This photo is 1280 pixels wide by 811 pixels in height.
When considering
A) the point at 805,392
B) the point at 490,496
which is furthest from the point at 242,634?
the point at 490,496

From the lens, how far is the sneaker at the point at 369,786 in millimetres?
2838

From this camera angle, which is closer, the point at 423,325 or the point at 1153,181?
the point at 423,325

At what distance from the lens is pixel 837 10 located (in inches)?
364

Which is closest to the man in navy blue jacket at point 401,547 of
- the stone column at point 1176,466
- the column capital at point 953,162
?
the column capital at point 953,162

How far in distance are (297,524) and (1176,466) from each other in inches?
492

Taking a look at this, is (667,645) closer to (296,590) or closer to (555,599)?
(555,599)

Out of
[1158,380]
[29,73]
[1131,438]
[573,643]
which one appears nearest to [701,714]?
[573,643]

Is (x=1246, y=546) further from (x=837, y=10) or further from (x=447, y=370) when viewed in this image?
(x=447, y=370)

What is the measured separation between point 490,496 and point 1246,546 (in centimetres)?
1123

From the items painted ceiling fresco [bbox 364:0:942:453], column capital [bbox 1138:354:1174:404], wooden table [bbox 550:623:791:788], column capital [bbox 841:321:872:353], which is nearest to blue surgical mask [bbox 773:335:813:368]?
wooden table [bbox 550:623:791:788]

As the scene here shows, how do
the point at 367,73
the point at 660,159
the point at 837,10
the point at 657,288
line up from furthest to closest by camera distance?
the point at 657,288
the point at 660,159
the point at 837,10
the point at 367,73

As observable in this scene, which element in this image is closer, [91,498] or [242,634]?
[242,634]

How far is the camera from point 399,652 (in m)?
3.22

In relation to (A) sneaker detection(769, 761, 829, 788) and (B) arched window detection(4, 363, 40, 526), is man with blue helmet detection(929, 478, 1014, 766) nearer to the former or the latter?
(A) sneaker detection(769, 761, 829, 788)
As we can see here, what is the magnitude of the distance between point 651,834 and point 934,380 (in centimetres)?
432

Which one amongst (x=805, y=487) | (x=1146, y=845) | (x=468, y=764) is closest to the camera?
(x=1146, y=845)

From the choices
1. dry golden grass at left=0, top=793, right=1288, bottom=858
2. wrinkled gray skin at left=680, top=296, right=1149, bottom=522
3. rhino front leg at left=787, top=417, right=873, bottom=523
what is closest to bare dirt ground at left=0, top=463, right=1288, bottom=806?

EXERCISE DESCRIPTION –
Locate "What is the measured" in the data above. Then repeat, exactly, its line and each line after it through the last, adding nothing.

REPLY TO THE EXERCISE –
What is the measured separation between point 490,496 and point 1246,546 (in centimetres)?
1123

From the items painted ceiling fresco [bbox 364:0:942:453], column capital [bbox 1138:354:1174:404], wooden table [bbox 550:623:791:788], column capital [bbox 841:321:872:353], which is nearest to blue surgical mask [bbox 773:335:813:368]?
wooden table [bbox 550:623:791:788]

As the scene here shows, how do
the point at 367,73
the point at 660,159
the point at 837,10
the point at 657,288
line up from furthest to closest by camera distance?
the point at 657,288
the point at 660,159
the point at 837,10
the point at 367,73

As observable in this scene, which element in this image is closer, [91,498] or [242,634]?
[242,634]

How far is the camera from point 399,652 (in m)?
3.22

In relation to (A) sneaker detection(769, 761, 829, 788) and (B) arched window detection(4, 363, 40, 526), is man with blue helmet detection(929, 478, 1014, 766) nearer to the former or the latter?
(A) sneaker detection(769, 761, 829, 788)
As we can see here, what is the magnitude of the distance between point 651,834 and point 934,380 (in centimetres)?
432

Which one amongst (x=805, y=487) | (x=1146, y=845) | (x=468, y=764) is closest to the camera?
(x=1146, y=845)

From the choices
1. dry golden grass at left=0, top=793, right=1288, bottom=858
2. wrinkled gray skin at left=680, top=296, right=1149, bottom=522
3. rhino front leg at left=787, top=417, right=873, bottom=523
what is closest to bare dirt ground at left=0, top=463, right=1288, bottom=806?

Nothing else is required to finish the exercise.